Niels Frederiksen | Lech Poznań 2024
fot. Shutterstock/Maciej Rogowski

Nie tak dawno media obiegła informacja, że Lech Poznań jest gotowy zapłacić klauzulę odstępnego za Mateusza Skrzypczaka. Tym samym „Kolejorz” zyskałby solidne wzmocnienie w kontekście europejskich pucharów. Na drodze chciał im jednak stanąć inny zespół, który również celował w wykupienie zawodnika z Jagiellonii.

Mateusz Skrzypczak został wybrany najlepszym obrońcą sezonu 2024/2025 w PKO BP Ekstraklasie, poza tym otrzymał również powołanie do reprezentacji na spotkania z Mołdawią i Finlandią. Choć dla Polskiej kadry zgrupowanie zakończyło się fatalnie to Skrzypczak może być zadowolony z obecnego przebiegu jego sytuacji. Ma otwartą drogę do Lecha Poznań, który jest gotowy zapłacić za niego kwotę odstępnego wynoszącą w okolicach 900 tysięcy euro.

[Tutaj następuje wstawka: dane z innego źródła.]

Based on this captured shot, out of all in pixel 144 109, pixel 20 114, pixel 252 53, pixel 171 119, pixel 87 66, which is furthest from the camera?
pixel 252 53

Nic dziwnego, bo potencjał zawodnika jest praktycznie nieograniczony a „Kolejorz” uważa, że idealnie wpisałby się on w zespół z Poznania.

Ta opcja wydaje się najbardziej prawdopodobna, kluby muszą ustalić szczegóły, gaża w tej sytuacji nie powinna być problemem. Lech musi jednak liczyć się z zainteresowaniem innych zespołów, które też nie śpią i bacznie obserwują poczynania środkowego obrońcy Jagiellonii. Jak poinformował Damian Domitrz miał on otrzymać ofertę z Arabii Saudyjskiej. Byli oni w stanie zaoferować mu kontrakt na poziomie 1.5 miliona euro za rok gry. Szybko jednak została ta możliwość odrzucona, Polak nie chce wyjeżdżać w tak daleką podróż i to do ligi o zdecydowanie mniejszej renomie niż PKO BP Ekstraklasa.

Prawdopodobieństwo jego transferu do Lecha jest więc bardzo duże. Jak dodał Domitrz na swoich mediach społecznościowych: „Przenosiny Mateusza Skrzypczaka do Lecha są na 80% pewne – tak słyszę. Jeszcze dziś z rana pojawiła się oferta z Arabii Saudyjskiej, gdzie Mateusz miałby zarabiać 1,5 mln euro rocznie, ale natychmiast ją odrzucił. Lech zaproponował podobne pieniądze co Widzew, ale powrót do domu jest tu kluczowy”.